# EXERCISE TASK
Count the record lines below that contain the string "these", treating uppercase and lowercase as different. Reply with the number only.

# DATA SUPPLIED
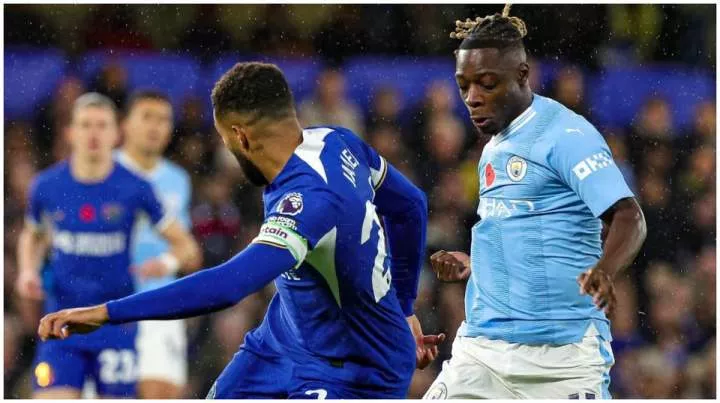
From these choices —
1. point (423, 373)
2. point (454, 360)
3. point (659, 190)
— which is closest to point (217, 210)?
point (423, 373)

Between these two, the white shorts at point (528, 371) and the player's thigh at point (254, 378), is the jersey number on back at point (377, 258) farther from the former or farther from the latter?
==
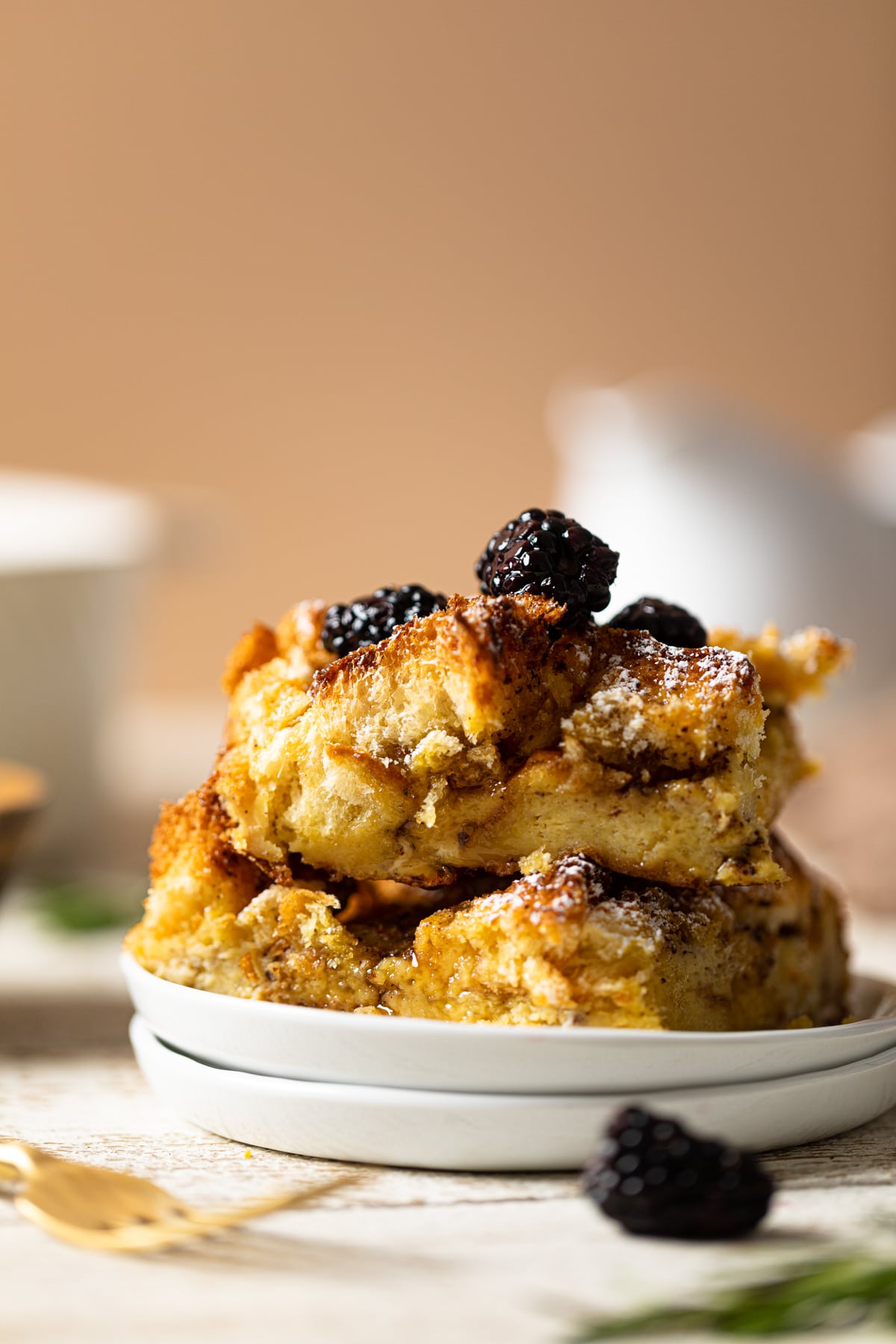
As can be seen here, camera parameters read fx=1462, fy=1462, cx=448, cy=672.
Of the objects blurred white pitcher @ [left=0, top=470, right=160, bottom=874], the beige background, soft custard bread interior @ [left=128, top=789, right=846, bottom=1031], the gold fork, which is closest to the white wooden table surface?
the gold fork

# ANSWER TO THIS TASK
2